--- Begin DATA LINES ---

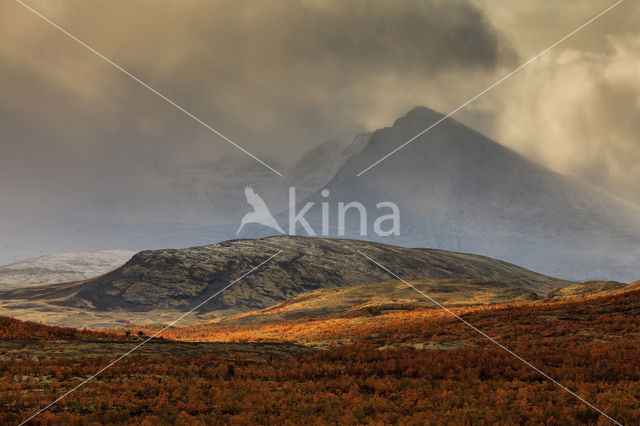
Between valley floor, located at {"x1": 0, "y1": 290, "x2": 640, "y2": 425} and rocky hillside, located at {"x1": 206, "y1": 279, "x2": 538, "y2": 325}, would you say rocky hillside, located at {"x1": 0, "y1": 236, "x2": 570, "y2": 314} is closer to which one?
rocky hillside, located at {"x1": 206, "y1": 279, "x2": 538, "y2": 325}

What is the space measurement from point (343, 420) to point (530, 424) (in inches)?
191

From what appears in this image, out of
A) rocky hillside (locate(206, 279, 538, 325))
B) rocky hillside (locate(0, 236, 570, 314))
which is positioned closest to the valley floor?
rocky hillside (locate(206, 279, 538, 325))

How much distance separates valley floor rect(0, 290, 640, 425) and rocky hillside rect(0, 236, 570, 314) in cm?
9322

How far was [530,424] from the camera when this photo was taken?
40.2 feet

--- End DATA LINES ---

**AIM**
Starting with the line that contains "How far was" and continuing through the end of the rows, output each line as an item in a numbered list, skipping any blank lines.

**EXERCISE SOLUTION**
1. How far was [530,424] from the camera when this photo was taken?
2. 40.2 feet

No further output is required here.